PROBLEM STATEMENT ▸
Below are records to be output exactly, every one of them.

INPUT FOR THIS TASK ▸
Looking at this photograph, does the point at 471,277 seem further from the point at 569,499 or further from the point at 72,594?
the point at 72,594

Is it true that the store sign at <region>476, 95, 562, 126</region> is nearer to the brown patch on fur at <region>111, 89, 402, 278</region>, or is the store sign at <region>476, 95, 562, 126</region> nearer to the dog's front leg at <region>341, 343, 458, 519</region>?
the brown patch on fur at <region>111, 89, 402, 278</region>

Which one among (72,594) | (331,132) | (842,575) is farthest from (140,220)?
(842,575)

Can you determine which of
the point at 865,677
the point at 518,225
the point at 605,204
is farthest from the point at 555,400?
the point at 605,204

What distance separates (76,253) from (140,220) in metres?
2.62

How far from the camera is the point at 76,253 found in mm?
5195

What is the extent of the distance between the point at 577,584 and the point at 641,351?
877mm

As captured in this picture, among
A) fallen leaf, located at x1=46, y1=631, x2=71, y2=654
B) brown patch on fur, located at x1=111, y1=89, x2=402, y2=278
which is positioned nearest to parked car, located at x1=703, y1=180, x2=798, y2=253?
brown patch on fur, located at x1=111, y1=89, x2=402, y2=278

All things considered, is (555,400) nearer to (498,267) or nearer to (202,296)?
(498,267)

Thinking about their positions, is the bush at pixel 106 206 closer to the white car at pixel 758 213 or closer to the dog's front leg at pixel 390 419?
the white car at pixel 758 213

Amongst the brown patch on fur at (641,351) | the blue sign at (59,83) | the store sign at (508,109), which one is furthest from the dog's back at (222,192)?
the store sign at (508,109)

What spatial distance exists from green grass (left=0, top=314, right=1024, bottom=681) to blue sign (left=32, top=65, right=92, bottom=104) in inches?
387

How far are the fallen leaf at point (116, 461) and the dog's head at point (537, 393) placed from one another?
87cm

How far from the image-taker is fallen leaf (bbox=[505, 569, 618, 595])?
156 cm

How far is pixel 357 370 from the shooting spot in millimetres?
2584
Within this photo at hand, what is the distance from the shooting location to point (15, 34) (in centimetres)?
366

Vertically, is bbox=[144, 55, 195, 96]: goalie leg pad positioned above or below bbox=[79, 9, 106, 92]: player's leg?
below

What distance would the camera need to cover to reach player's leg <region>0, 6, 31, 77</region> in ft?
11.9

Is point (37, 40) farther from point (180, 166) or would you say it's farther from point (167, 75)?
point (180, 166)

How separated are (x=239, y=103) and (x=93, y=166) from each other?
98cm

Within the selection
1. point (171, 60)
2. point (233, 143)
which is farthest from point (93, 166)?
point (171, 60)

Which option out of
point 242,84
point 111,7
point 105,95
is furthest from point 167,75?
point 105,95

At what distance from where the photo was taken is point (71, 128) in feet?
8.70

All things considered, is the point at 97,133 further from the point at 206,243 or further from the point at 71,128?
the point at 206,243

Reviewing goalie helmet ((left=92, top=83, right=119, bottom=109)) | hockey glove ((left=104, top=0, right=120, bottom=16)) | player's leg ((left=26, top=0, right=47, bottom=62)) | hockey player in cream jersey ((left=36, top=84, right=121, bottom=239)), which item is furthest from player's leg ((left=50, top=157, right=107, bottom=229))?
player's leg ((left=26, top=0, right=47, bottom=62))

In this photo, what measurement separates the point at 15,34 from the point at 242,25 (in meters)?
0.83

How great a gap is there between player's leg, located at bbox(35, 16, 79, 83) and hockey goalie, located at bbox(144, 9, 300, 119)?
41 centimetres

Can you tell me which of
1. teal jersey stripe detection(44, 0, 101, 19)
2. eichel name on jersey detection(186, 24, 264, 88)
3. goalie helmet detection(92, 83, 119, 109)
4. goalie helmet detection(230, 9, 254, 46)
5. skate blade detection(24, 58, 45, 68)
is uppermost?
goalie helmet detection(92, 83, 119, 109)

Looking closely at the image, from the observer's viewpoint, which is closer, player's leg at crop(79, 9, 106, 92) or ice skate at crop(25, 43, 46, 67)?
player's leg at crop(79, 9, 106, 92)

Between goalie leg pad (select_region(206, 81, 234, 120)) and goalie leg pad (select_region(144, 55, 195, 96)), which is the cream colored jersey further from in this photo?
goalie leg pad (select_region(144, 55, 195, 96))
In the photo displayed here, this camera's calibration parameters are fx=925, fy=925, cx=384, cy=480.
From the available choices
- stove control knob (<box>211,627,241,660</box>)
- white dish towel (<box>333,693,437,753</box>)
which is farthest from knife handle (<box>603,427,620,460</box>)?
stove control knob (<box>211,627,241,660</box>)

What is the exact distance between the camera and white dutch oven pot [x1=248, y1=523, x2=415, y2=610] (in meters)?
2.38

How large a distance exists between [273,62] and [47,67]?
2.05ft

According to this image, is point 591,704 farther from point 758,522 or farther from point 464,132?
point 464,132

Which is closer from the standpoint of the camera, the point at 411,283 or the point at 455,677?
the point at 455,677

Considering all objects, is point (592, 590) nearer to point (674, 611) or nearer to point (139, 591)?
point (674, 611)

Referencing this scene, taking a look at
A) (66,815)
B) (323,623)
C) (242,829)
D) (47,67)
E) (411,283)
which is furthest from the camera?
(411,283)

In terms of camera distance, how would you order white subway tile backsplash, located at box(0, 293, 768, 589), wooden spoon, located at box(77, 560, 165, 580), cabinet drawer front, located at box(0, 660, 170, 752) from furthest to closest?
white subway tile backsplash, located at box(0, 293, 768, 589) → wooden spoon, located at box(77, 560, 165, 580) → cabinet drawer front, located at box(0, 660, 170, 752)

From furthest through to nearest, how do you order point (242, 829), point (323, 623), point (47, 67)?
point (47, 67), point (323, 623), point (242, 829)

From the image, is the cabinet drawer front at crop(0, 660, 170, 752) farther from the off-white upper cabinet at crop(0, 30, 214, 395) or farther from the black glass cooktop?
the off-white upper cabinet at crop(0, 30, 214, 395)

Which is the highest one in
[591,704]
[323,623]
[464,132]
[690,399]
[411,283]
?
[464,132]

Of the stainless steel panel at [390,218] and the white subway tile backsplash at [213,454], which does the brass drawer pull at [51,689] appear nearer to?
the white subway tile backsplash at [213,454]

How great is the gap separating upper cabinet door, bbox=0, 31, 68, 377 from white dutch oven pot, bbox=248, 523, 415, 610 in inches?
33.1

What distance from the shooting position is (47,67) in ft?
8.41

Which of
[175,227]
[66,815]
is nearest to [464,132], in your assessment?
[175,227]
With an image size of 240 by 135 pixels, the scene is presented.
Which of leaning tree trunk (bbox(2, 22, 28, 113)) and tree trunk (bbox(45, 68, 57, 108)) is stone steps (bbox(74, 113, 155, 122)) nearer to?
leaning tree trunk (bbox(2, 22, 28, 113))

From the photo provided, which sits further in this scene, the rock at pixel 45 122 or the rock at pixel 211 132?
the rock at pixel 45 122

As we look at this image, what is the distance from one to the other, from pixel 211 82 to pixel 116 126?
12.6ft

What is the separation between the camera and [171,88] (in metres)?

SOLVED PROBLEM ▸
Looking at this photograph, does the point at 471,277 seem further from the point at 569,499 or further from the point at 72,594?
the point at 72,594

Is it true that the store sign at <region>476, 95, 562, 126</region> is nearer to the brown patch on fur at <region>111, 89, 402, 278</region>, or is the store sign at <region>476, 95, 562, 126</region> nearer to the dog's front leg at <region>341, 343, 458, 519</region>?
the brown patch on fur at <region>111, 89, 402, 278</region>

Which one among (72,594) | (331,132) | (842,575) is farthest from (140,220)?
(842,575)

Can you determine which of
the point at 865,677
the point at 518,225
the point at 605,204
is farthest from the point at 555,400?
the point at 605,204

What distance separates (76,253) from (140,220) in metres?
2.62

How far from the camera is the point at 76,253 found in mm?
5195

What is the extent of the distance between the point at 577,584 and the point at 641,351?
877mm

As captured in this picture, among
A) fallen leaf, located at x1=46, y1=631, x2=71, y2=654
B) brown patch on fur, located at x1=111, y1=89, x2=402, y2=278
which is positioned nearest to parked car, located at x1=703, y1=180, x2=798, y2=253?
brown patch on fur, located at x1=111, y1=89, x2=402, y2=278

All things considered, is (555,400) nearer to (498,267) or nearer to (202,296)?
(498,267)

Thinking about their positions, is the bush at pixel 106 206 closer to the white car at pixel 758 213 or closer to the dog's front leg at pixel 390 419?
the white car at pixel 758 213

Amongst the brown patch on fur at (641,351) | the blue sign at (59,83) | the store sign at (508,109), which one is furthest from the dog's back at (222,192)?
the store sign at (508,109)

What spatial distance exists from green grass (left=0, top=314, right=1024, bottom=681) to blue sign (left=32, top=65, right=92, bottom=104) in inches?
387

How far are the fallen leaf at point (116, 461) and the dog's head at point (537, 393) placed from one another?
87cm

How far from the image-taker is fallen leaf (bbox=[505, 569, 618, 595])?
156 cm

How far is pixel 357 370 from the shooting spot in millimetres?
2584
Within this photo at hand, what is the distance from the shooting location to point (15, 34) (in centimetres)?
366

Vertically, is bbox=[144, 55, 195, 96]: goalie leg pad positioned above or below bbox=[79, 9, 106, 92]: player's leg?
below

What distance would the camera need to cover to reach player's leg <region>0, 6, 31, 77</region> in ft?
11.9

Is point (37, 40) farther from point (180, 166) or would you say it's farther from point (167, 75)?
point (180, 166)

How separated are (x=239, y=103) and (x=93, y=166) from each other?
98cm

Within the selection
1. point (171, 60)
2. point (233, 143)
which is farthest from point (93, 166)?
point (171, 60)

Which option out of
point 242,84
point 111,7
point 105,95
is furthest from point 167,75?
point 105,95

At what distance from where the photo was taken is point (71, 128) in feet?
8.70

All things considered, is the point at 97,133 further from the point at 206,243 or further from the point at 71,128?
the point at 206,243

Reviewing goalie helmet ((left=92, top=83, right=119, bottom=109)) | hockey glove ((left=104, top=0, right=120, bottom=16)) | player's leg ((left=26, top=0, right=47, bottom=62)) | hockey player in cream jersey ((left=36, top=84, right=121, bottom=239)), which item is furthest from player's leg ((left=50, top=157, right=107, bottom=229))?
player's leg ((left=26, top=0, right=47, bottom=62))

In this photo, what measurement separates the point at 15,34 from the point at 242,25 (in meters)?
0.83

How great a gap is there between player's leg, located at bbox(35, 16, 79, 83) and hockey goalie, located at bbox(144, 9, 300, 119)?
41 centimetres

Can you tell me which of
1. teal jersey stripe detection(44, 0, 101, 19)
2. eichel name on jersey detection(186, 24, 264, 88)
3. goalie helmet detection(92, 83, 119, 109)
4. goalie helmet detection(230, 9, 254, 46)
5. skate blade detection(24, 58, 45, 68)
is uppermost?
goalie helmet detection(92, 83, 119, 109)

Looking closely at the image, from the observer's viewpoint, which is closer, player's leg at crop(79, 9, 106, 92) or ice skate at crop(25, 43, 46, 67)?
player's leg at crop(79, 9, 106, 92)

Between goalie leg pad (select_region(206, 81, 234, 120)) and goalie leg pad (select_region(144, 55, 195, 96)), which is the cream colored jersey further from in this photo?
goalie leg pad (select_region(144, 55, 195, 96))
In the photo displayed here, this camera's calibration parameters are fx=925, fy=925, cx=384, cy=480.
From the available choices
- stove control knob (<box>211,627,241,660</box>)
- white dish towel (<box>333,693,437,753</box>)
which is farthest from knife handle (<box>603,427,620,460</box>)?
stove control knob (<box>211,627,241,660</box>)

What is the exact distance between the camera and white dutch oven pot [x1=248, y1=523, x2=415, y2=610] (in meters)?
2.38

How large a distance exists between [273,62] and [47,67]?
2.05ft

According to this image, is point 591,704 farther from point 758,522 or farther from point 464,132?
point 464,132

Which is closer from the standpoint of the camera, the point at 411,283 or the point at 455,677?
the point at 455,677

Considering all objects, is point (592, 590) nearer to point (674, 611) or nearer to point (139, 591)?
point (674, 611)

Referencing this scene, taking a look at
A) (66,815)
B) (323,623)
C) (242,829)
D) (47,67)
E) (411,283)
which is furthest from the camera?
(411,283)

In terms of camera distance, how would you order white subway tile backsplash, located at box(0, 293, 768, 589), wooden spoon, located at box(77, 560, 165, 580), cabinet drawer front, located at box(0, 660, 170, 752) from furthest to closest?
white subway tile backsplash, located at box(0, 293, 768, 589) → wooden spoon, located at box(77, 560, 165, 580) → cabinet drawer front, located at box(0, 660, 170, 752)

From furthest through to nearest, how do you order point (242, 829), point (323, 623), point (47, 67)?
point (47, 67), point (323, 623), point (242, 829)

From the image, is the cabinet drawer front at crop(0, 660, 170, 752) farther from the off-white upper cabinet at crop(0, 30, 214, 395) or farther from the black glass cooktop?
the off-white upper cabinet at crop(0, 30, 214, 395)

Which is the highest one in
[591,704]
[323,623]
[464,132]
[690,399]
[411,283]
?
[464,132]

Of the stainless steel panel at [390,218] and the white subway tile backsplash at [213,454], which does the brass drawer pull at [51,689] appear nearer to?
the white subway tile backsplash at [213,454]

How great is the gap separating upper cabinet door, bbox=0, 31, 68, 377 from white dutch oven pot, bbox=248, 523, 415, 610 in inches?
33.1

What distance from the shooting position is (47,67) in ft?
8.41

Which of
[175,227]
[66,815]
is nearest to [464,132], in your assessment?
[175,227]
With an image size of 240 by 135 pixels, the scene is presented.
Which of leaning tree trunk (bbox(2, 22, 28, 113)) and tree trunk (bbox(45, 68, 57, 108)) is stone steps (bbox(74, 113, 155, 122)) nearer to?
leaning tree trunk (bbox(2, 22, 28, 113))

From the photo provided, which sits further in this scene, the rock at pixel 45 122 or the rock at pixel 211 132?
the rock at pixel 45 122

As we look at this image, what is the distance from one to the other, from pixel 211 82 to pixel 116 126?
12.6ft

What is the separation between the camera and [171,88] (in metres)?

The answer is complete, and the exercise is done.